Coherent pluggable transceivers that leverage indium phosphide technology can incorporate a semiconductor optical amplifier (SOA), enabling these transceivers to achieve TX power levels up to 0 dBm, even within the compact QSFP-DD form factor. This higher TX power is particularly advantageous because reconfigurable optical add-drop multiplexers (ROADMs) typically require per-wavelength receive power around 0 dBm. As a result, many QSFP-DDs and even some CFP2s with lower TX power might necessitate additional amplification to ensure compatibility with ROADM systems.

Embedded optical engines often provide even higher TX power levels, supporting TX power up to 9 dBm and ensuring compatibility with a broader range of long-haul ROADM systems. This higher TX power mitigates the need for extra amplification, thereby simplifying network design and deployment. The combination of high TX power and advanced optical technologies in these embedded solutions offers significant advantages for modern optical networks, ensuring robust performance and extensive reach.

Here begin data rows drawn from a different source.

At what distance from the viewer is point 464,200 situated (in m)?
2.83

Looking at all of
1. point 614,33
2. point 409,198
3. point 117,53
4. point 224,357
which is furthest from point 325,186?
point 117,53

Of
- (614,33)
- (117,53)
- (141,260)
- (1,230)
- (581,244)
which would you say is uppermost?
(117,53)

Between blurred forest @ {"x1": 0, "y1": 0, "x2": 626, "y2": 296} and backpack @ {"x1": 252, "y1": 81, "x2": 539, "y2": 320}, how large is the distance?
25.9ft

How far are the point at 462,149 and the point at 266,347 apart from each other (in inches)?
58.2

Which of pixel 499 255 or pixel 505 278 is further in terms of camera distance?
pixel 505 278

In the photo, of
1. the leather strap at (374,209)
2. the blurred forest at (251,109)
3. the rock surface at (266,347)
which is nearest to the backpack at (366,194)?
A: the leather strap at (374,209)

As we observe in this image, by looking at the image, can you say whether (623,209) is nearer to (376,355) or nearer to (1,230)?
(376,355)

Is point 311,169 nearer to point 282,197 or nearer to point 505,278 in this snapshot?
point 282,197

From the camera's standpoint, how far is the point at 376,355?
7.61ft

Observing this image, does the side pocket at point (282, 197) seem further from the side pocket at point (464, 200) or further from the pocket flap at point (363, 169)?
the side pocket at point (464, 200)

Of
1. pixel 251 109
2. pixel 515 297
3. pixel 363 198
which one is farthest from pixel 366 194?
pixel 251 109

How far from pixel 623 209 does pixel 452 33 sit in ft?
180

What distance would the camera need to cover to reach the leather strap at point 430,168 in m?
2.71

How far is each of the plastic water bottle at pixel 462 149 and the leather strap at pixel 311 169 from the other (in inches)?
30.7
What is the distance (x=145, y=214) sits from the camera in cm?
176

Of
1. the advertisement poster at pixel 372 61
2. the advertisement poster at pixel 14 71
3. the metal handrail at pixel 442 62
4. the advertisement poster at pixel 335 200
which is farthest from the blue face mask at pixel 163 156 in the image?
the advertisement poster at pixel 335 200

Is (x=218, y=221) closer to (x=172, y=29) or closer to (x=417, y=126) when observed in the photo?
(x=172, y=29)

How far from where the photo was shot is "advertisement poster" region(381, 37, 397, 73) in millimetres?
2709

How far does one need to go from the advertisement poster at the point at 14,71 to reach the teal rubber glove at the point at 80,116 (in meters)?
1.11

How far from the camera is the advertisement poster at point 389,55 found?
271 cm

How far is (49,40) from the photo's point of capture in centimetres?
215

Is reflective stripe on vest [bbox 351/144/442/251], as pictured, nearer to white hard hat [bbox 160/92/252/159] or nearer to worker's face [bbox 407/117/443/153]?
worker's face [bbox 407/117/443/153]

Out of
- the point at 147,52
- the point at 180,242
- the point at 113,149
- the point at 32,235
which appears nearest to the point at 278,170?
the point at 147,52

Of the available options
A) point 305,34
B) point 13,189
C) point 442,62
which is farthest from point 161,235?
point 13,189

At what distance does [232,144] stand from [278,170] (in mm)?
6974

Colorless Add/Drop Capabilities

The various implementations of colorless add/drop functionality offer several benefits, including simplified installation, faster provisioning, optical restoration, network defragmentation, and enhanced service assurance. To maintain cost-effectiveness, modern ROADMs capitalize on coherent receivers' capability to receive multiple channels and selectively tune to specific channels. This tuning is facilitated by a tunable optical filter (TOF) integrated within coherent transceivers, which crucially prevents the accumulation of out-of-band noise. In the context of smaller form factors like QSFP-DD, the inclusion of a TOF becomes challenging due to space constraints. Without a TOF, the effectiveness of colorless add/drop functionality diminishes, potentially limiting the number of coherent transceivers that can be supported per add/drop unit. However, emerging technologies such as XR optics pluggables, leveraging indium phosphide photonics, offer out-of-band noise performance comparable to larger CFP2 modules even within the QSFP-DD form factor. This advancement ensures that QSFP-DD-based systems can achieve robust colorless add/drop capabilities, maintaining efficiency and performance in modern optical networks.

Conclusion

In summary, the evolution of ROADM networks and the advancements in transceiver technology, including QSFP-DD and XR optics, have significantly enhanced the performance, flexibility, and efficiency of modern optical networks. Key considerations like wavelength compatibility, transceiver power levels, and colorless add/drop capabilities are crucial for maximizing the benefits of these technologies, ensuring robust and scalable high-speed data transmission.